> _Exercises_:
• 1. From the interview, extract the passage starting with "ZIERLER: Jeanne, have" and going on through "would be great.".
• 2. Condense the paragraph in the interview that begins "The first two years I was here" into a short bulleted list that keeps its main facts.

-- Text block follows --

ZIERLER: Jeanne, when it was time to enter the job market, was the Survey really where you wanted to be? Were there other opportunities you were considering? What did that look like at the time?

HARDEBECK: I did really want to work at the Survey. When I was doing my work at Caltech, and particularly on stress triggering, a lot of the really important work in that field was going on at USGS, so that really put USGS on my radar as a good place to do research.

ZIERLER: Would you go across the street? Did you have interface with USGS while you were at the Seismo Lab?

HARDEBECK: Yeah. A lot of the USGS people would come across to go to coffee hour and seminars and stuff. Most of the stress triggering work was happening in the Menlo Park office up here in the Bay Area. That was one of my places that I really wanted to go was USGS in Menlo Park, which is where I went. Now, we're in Moffett Field, but we're still at the Menlo Park office. That was somewhere I was really excited about going. I considered some faculty jobs, and I did apply for some faculty jobs. I think I was afraid of spreading myself too thin in faculty job of having to do a good job at research and a good job at teaching. I felt like pursuing a job where I could just focus on the research really felt good to me at the time. If it hadn't worked out at USGS, I think a university job would've been fine, and I think I probably would've been fine. But that was my fear at the time was the fear of just getting spread too thin, and not being able to do a good job at the research and the teaching.

ZIERLER: Jeanne, to round out our conversation, to bring up a point from earlier, talking about academic freedom, even as a junior scholar when you joined the Survey, was it true even then that you could essentially set your own agenda, do what you wanted to?

HARDEBECK: The first two years I was here, I was a postdoc. This was through the Mendenhall Postdoc Program, and I basically wrote a proposal for this is the work I would do for those two years. At that point, I did what I proposed, but I'm the one who proposed that work. Then when I was hired, I feel like I've ever since then had a lot of freedom to pursue what I feel is interesting and useful. I certainly talk to my supervisor and others about directions. I do spend a certain amount of my time working on applied stuff for this aftershock forecast product. I feel like I have had a lot of freedom here to pursue what I want.

ZIERLER: Jeanne, have you kept up with the Seismo Lab over the past two decades? Are you following what's going on?

HARDEBECK: I haven't really. I've not really followed a lot. I went back, I think, a few years. Maybe a few years after I came to the Survey, I went back and gave a talk. But I haven't been back there since—I don't know—probably 2006, something like that.

ZIERLER: Well, maybe there's a centennial observance that could change that, finally.

HARDEBECK: Yeah, that would be great.

ZIERLER: [laugh]

HARDEBECK: It would be great to go back, yeah.

-- Text block concluded --
-- Supplied entries follows --

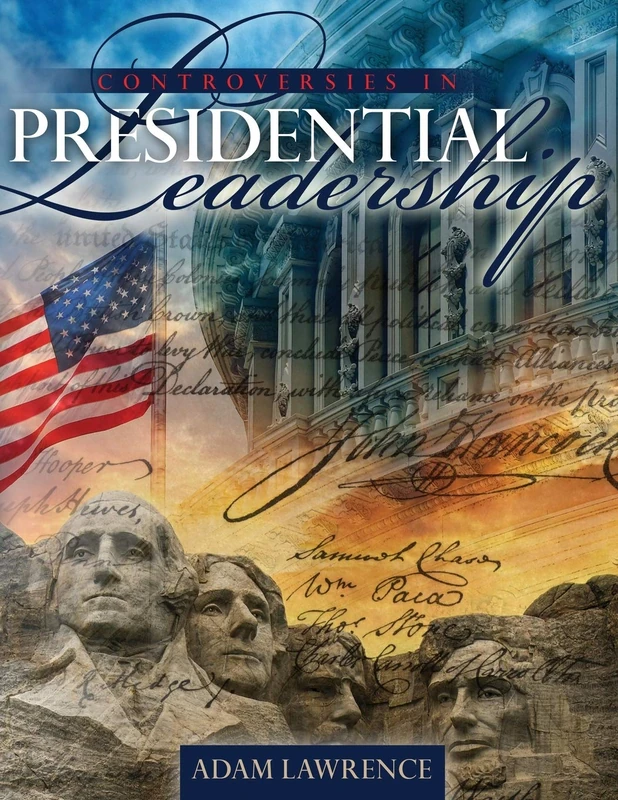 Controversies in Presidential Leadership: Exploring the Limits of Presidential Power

-- Supplied entries concluded --
-- Supplied entries follows --

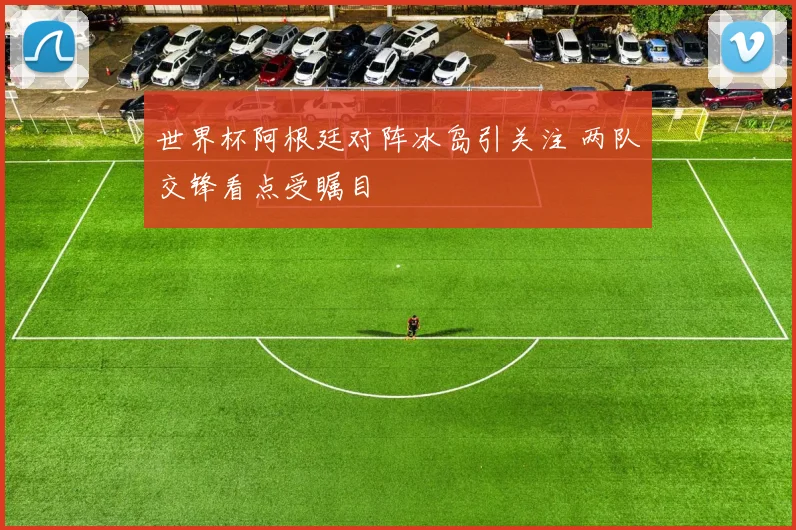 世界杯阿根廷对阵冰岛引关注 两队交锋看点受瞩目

-- Supplied entries concluded --

> _Answers for the tasks_:
• 1.
ZIERLER: Jeanne, have you kept up with the Seismo Lab over the past two decades? Are you following what's going on?

HARDEBECK: I haven't really. I've not really followed a lot. I went back, I think, a few years. Maybe a few years after I came to the Survey, I went back and gave a talk. But I haven't been back there since—I don't know—probably 2006, something like that.

ZIERLER: Well, maybe there's a centennial observance that could change that, finally.

HARDEBECK: Yeah, that would be great.

• 2.
- For the first two years at the Survey, Hardebeck was a postdoc in the Mendenhall Postdoc Program.
- She wrote the proposal for the work she would do during those two years and then carried it out.
- Since being hired, she has had a lot of freedom to pursue what she finds interesting and useful.
- She talks with her supervisor and others about directions.
- She spends part of her time on applied work for the aftershock forecast product.